Il existe dans la plupart des organismes des séquences d'ADN répétées et mobiles, capable de se déplacer au sein de leur génome. L’endroit où ces éléments transposables (TE) s’insèrent dans l’ADN détermine leur impact. Les nouvelles insertions peuvent contribuer à l’apparition de nouvelles fonctions cellulaires et ainsi à l’adaptation à long terme des organismes à différents environnements mais elles peuvent aussi représenter une menace pour l'intégrité des génomes en créant des mutations délétères. Chez l’Homme, plus d'une centaine de maladies héréditaires ont été attribuées à des insertions de novo de TEs. La distribution des TEs dans le génome est rarement aléatoire et résulte de l'équilibre entre deux processus. D’un côté, la sélection conduit à l'élimination des insertions fortement nuisibles et au maintien de celles qui sont bénéfiques. De l’autre, les TEs ont évolué et mis en place des mécanismes qui dirigent leur intégration dans des lieux "sûrs" du génome, où leurs insertions auront un effet négatif minimal sur l'organisme.
Des chercheurs de l’IRSL et de l’I2BC s’intéressent depuis plusieurs années à comprendre les mécanismes à l’origine de l’intégration ciblée des TEs dans le génome.

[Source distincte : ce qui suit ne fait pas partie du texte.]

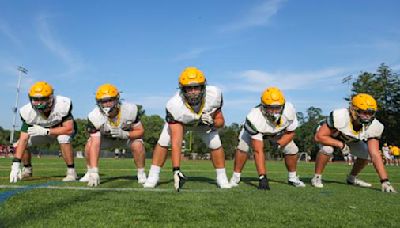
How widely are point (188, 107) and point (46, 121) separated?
3113mm

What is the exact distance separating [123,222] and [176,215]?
544mm

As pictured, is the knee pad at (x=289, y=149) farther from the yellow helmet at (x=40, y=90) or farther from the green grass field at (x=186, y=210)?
the yellow helmet at (x=40, y=90)

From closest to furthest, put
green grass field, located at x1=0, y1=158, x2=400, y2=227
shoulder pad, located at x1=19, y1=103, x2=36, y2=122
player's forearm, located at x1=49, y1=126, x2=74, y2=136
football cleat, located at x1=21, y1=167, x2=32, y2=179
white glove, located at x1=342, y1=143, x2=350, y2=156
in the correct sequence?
green grass field, located at x1=0, y1=158, x2=400, y2=227, white glove, located at x1=342, y1=143, x2=350, y2=156, shoulder pad, located at x1=19, y1=103, x2=36, y2=122, player's forearm, located at x1=49, y1=126, x2=74, y2=136, football cleat, located at x1=21, y1=167, x2=32, y2=179

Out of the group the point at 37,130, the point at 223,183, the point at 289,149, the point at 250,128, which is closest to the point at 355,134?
the point at 289,149

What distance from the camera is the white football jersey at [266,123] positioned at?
7070mm

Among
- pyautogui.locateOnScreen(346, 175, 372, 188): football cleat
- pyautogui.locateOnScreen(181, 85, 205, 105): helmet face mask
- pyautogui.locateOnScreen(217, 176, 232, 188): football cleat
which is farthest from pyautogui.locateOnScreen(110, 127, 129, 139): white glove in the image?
pyautogui.locateOnScreen(346, 175, 372, 188): football cleat

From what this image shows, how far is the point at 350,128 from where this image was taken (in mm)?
7312

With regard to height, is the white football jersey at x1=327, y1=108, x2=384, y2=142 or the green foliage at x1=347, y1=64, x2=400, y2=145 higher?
the green foliage at x1=347, y1=64, x2=400, y2=145

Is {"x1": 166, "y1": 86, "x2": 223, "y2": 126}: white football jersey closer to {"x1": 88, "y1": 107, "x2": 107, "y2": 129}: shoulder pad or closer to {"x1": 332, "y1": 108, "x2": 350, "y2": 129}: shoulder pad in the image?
{"x1": 88, "y1": 107, "x2": 107, "y2": 129}: shoulder pad

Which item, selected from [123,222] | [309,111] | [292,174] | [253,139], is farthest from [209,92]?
[309,111]

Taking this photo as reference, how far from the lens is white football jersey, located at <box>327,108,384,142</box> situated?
7.25 meters

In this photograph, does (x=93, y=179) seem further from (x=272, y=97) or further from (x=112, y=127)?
(x=272, y=97)

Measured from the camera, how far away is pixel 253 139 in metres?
7.00

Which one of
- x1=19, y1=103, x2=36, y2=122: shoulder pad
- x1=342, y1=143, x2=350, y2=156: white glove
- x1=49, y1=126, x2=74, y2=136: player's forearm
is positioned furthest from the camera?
x1=49, y1=126, x2=74, y2=136: player's forearm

Leurs études se concentrent sur Ty1, un rétrotransposon[1] de la levure Saccharomyces cerevisiae, qui s’intègre préférentiellement en amont des gènes transcrits par un complexe enzymatique, l’ARN polymérase III, spécialisé dans la synthèse d’ARN courts. Une précédente étude avait mis en évidence que l’intégration ciblée de Ty1 est dépendante de l’interaction entre deux protéines : IN1, l’intégrase codée par Ty1 lui-même, et AC40, une sous-unité commune aux complexes ARN polymérase III et ARN polymérase I.
Dans une nouvelle étude, publiée dans the EMBO Journal, les chercheurs identifient la courte séquence de IN1 qui interagit avec AC40. L’interaction entre ce domaine de IN1 et AC40 permet le recrutement de IN1 sur les gènes transcrits par les ARN polymérases I et III. En revanche, elle ne permet l’intégration de Ty1 qu’en amont des gènes transcrits par l’ARN polymérase III. L’introduction de cette séquence dans l’intégrase du rétrotransposon Ty5 – qui s’insère normalement dans les régions subtélomériques – dirige l’intégration de Ty5, comme celle de Ty1, en amont des gènes transcrits par l’ARN polymérase III.

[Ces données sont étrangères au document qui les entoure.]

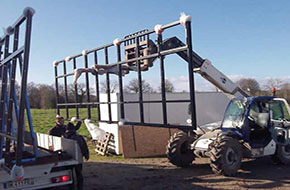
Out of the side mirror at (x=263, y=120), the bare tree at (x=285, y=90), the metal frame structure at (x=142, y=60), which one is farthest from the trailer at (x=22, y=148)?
the bare tree at (x=285, y=90)

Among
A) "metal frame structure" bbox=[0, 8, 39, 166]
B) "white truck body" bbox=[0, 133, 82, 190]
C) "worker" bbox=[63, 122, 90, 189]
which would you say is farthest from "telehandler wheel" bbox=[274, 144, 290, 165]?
"metal frame structure" bbox=[0, 8, 39, 166]

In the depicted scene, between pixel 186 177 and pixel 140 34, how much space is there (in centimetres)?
→ 372

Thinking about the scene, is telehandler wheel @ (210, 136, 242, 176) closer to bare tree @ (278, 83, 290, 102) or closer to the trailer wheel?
the trailer wheel

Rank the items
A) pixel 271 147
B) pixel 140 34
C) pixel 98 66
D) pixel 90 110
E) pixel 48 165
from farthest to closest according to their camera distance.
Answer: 1. pixel 271 147
2. pixel 90 110
3. pixel 98 66
4. pixel 140 34
5. pixel 48 165

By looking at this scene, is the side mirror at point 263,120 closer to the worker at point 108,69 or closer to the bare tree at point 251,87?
the bare tree at point 251,87

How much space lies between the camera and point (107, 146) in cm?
1170

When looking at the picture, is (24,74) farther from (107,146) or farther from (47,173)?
(107,146)

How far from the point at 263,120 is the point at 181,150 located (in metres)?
2.41

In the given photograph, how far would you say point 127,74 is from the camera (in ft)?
24.1

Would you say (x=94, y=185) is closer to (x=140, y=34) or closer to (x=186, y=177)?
Result: (x=186, y=177)

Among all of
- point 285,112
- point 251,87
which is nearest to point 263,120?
point 285,112

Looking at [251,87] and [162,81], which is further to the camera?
[251,87]

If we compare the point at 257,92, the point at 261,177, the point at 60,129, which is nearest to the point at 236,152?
the point at 261,177

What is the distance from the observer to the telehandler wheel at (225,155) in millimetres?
7777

Au-delà de l’avancée pour la recherche fondamentale, cette étude pourrait aider à l’amélioration de vecteurs rétroviraux utilisés en thérapie génique pour transférer des gènes au sein des cellules. Ces vecteurs s’intègrent souvent dans des régions riches en gènes où ils peuvent avoir des effets mutagènes. De nouveaux vecteurs rétroviraux pourraient être conçus en s’inspirant de l’interaction entre IN1 et AC40 pour cibler leur intégration en amont des gènes transcrits par l’ARN polymérase III, et limiter potentiellement les risques mutagènes.
Contact Institut :
Joël Acker (joel.acker@cea.fr)
Une courte séquence d'IN1 interagit avec AC40, la sous-unité commune des ARN polymérases Pol I et Pol III. Cette interaction dirige le recrutement d'IN1 vers tous les gènes transcrits par Pol I et Pol III. Elle cible l'intégration de Ty1 uniquement aux gènes transcrits par Pol III. Le remplacement du domaine de ciblage de l'intégrase du rétrotransposon Ty5 par ce motif redirige l'intégration de Ty5 des régions télomériques vers celles en amont des gènes transcrits par Pol III. © A. Asif-Laidin et al.
[1] Les rétrotransposons se répliquent par l’intermédiaire d’un ARN.